CSpace is an Indian over-the-top streaming platform launched by the Government of Kerala, marking the country's first government-owned digital streaming service. It is an on-demand video streaming platform providing entertainment exclusively in Malayalam language. The platform was officially inaugurated on March 6, 2024, by Kerala Chief Minister Pinarayi Vijayan.

== Development ==
CSpace was developed by the Kerala State Film Development Corporation (KSFDC) with the intent of supporting the regional entertainment industry. The platform provides a space for content such as independent films, documentaries, and short films, focusing on regional and Malayalam language productions.
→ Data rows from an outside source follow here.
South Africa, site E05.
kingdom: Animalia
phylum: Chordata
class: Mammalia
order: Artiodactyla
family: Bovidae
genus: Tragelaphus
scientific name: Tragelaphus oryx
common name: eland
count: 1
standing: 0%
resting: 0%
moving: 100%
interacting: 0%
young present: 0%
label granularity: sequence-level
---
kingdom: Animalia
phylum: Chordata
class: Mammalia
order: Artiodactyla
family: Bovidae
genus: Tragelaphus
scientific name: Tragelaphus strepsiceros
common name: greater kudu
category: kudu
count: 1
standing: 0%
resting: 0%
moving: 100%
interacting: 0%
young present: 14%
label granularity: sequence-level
The project is part of the Kerala government's efforts to support the local film industry by offering an alternative distribution channel for content creators, especially those who may face challenges accessing commercial OTT platforms.
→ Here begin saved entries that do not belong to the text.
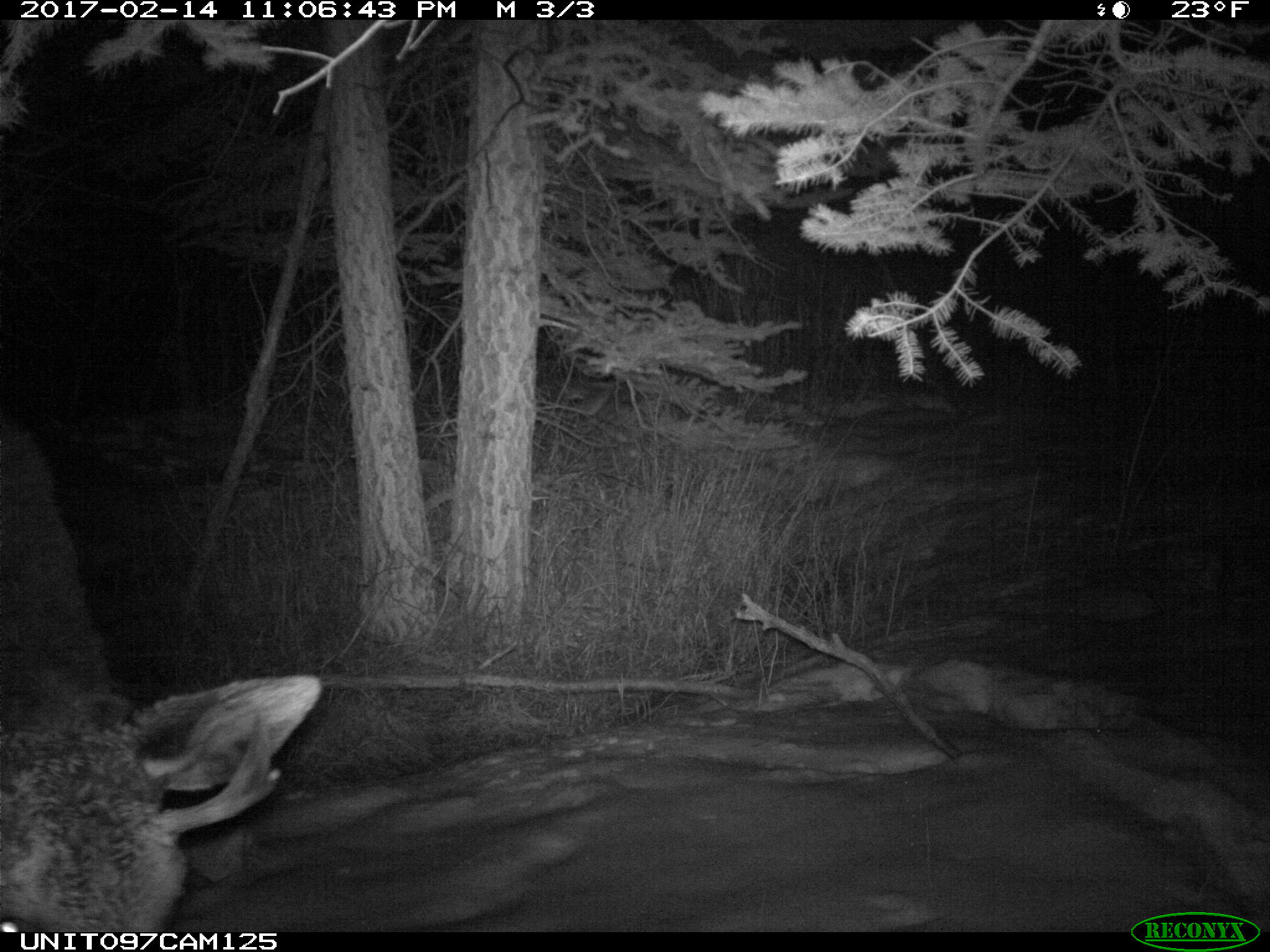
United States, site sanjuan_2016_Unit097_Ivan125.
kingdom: Animalia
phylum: Chordata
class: Mammalia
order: Artiodactyla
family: Cervidae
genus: Alces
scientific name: Alces alces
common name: moose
=== Pay-Per-View Model and Revenue Sharing ===
CSpace operates on a pay-per-view model, with users paying ₹75 to watch a film and a reduced fee for short films. The platform shares 50% of the revenue with content creators, while KSFDC covers half of the associated technical, rental, and maintenance costs.

== Content ==
CSpace consists of Malayalam films, documentaries, short films, and content from other regional languages. The platform is positioned as a digital venue for both established and lesser-known films, particularly those that may not receive wide distribution through traditional media or commercial OTT platforms.

== Challenges ==
Despite the launch, the platform has faced difficulties in building a substantial subscriber base in its first few months. The platform's visibility and reach have yet to meet expectations, and it has been noted that stronger marketing and content acquisition may be necessary to compete with established OTT platforms.